After watching such a movie, the great need can seem overwhelming and hopeless. What can I as one person do to make a difference? We can support ministries and organizations that are fighting this great evil. But there is also something we can each personally do in our effort to kill the sex industry.
Sex is a powerful force that is not easily tamed or controlled. Not only do we have our own hormones and desires ragging through us but we are constantly bombarded by the message, “If it feels good, do it.” For decades society has been trying to take away restrictions on every kind of sexual expression imaginable.
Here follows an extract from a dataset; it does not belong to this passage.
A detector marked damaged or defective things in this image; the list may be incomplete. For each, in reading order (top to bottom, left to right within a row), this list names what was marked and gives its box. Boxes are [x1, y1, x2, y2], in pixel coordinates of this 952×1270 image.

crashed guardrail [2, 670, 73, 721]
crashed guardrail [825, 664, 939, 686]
Pornography is rampant and more accessible than ever. Sadly this is true even in the church.

Half of my life, I was caught in the trap of pornography. It was my dirty little secret. I didn’t realize that my excessive masturbation and fantasies were creating a stronghold but before I knew it, I was controlled by it. Each time I watched porn, I became more and more enslaved. I learned sexual appetites grow when they are fed and left unchecked. Things that were once undesirable became desirable as I found myself slipping into darker and harder things. It wasn’t child pornography but in God’s eyes it’s all the same. As much as I hated it and wanted to stop, I equally loved it.
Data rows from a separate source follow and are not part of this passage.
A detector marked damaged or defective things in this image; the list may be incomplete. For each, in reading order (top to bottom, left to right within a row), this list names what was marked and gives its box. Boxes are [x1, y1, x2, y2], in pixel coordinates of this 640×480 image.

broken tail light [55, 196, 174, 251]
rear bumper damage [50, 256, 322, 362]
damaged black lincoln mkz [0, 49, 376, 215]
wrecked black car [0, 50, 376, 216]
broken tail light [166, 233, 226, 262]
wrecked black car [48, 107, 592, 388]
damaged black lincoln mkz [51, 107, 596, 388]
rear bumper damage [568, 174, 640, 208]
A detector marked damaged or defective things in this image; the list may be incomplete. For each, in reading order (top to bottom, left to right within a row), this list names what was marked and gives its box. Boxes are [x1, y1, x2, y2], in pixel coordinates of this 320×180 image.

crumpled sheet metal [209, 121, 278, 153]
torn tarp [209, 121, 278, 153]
I was too ashamed to admit I needed help so I was bound for far too long. Praying, worshiping and vowing to stop couldn’t break my chains. For me it took fasting and accountability from safe friends who loved me and spoke truth even when I didn’t want to hear it. Especially when deception was tickling my ears with promises of satisfaction. I began the difficult journey of putting an end to porn in my life but I quickly realized I wanted accountability in thought but not in reality.

I’d try and fall and try and fall again. There were times it felt hopeless and I never thought I’d be free from it but as I started to gain victory I realized, porn and the gratifying of my flesh were just a distraction from what God had for me.
But hope remains if we want to be free. Here is God’s promise:
2 Corinthians 6: 17-18 (NLT):
17
Therefore, come out from among unbelievers,
and separate yourselves from them, says the Lord.
Don’t touch their filthy things,
and I will welcome you.[f]
18
And I will be your Father,
and you will be my sons and daughters,
says the Lord Almighty.[g]”
It took time but God broke the power my sexual addiction had over me. Today I am 2 years clean from porn and at times the allure to watch it again can be strong but I’m learning to daily crucify my flesh and make right choices. It hasn’t been an effortless battle. Many times I’ve crawled away feeling chewed up and spit out but I’m free. I now have the power to choose where not long ago I didn’t.

I detail my own story of overcoming in my upcoming book that I hope will be out this fall. I hope it inspires and gives hope to others.
Are you caught in sexual sin? There is help and hope for those who want it at the foot of the cross. It can be shameful to admit our weakness to someone but doing so begins to break its hold over us. Jesus can bring restoration to anyone brave enough to stand up and take it. It’ll probably require facing and walking through some difficult things but you are worth it and don’t let anyone ever tell you different. The freedom on the other side could never compare to the temporary satisfaction porn has to offer. Find a Celebrate Recovery meeting or a support group if you have to. As long as we have breath in your lungs, it’s not too late.
The best thing we can do to help stop this pandemic of evil is daily kill the evil in ourselves as we daily crucify our flesh in Jesus’ name.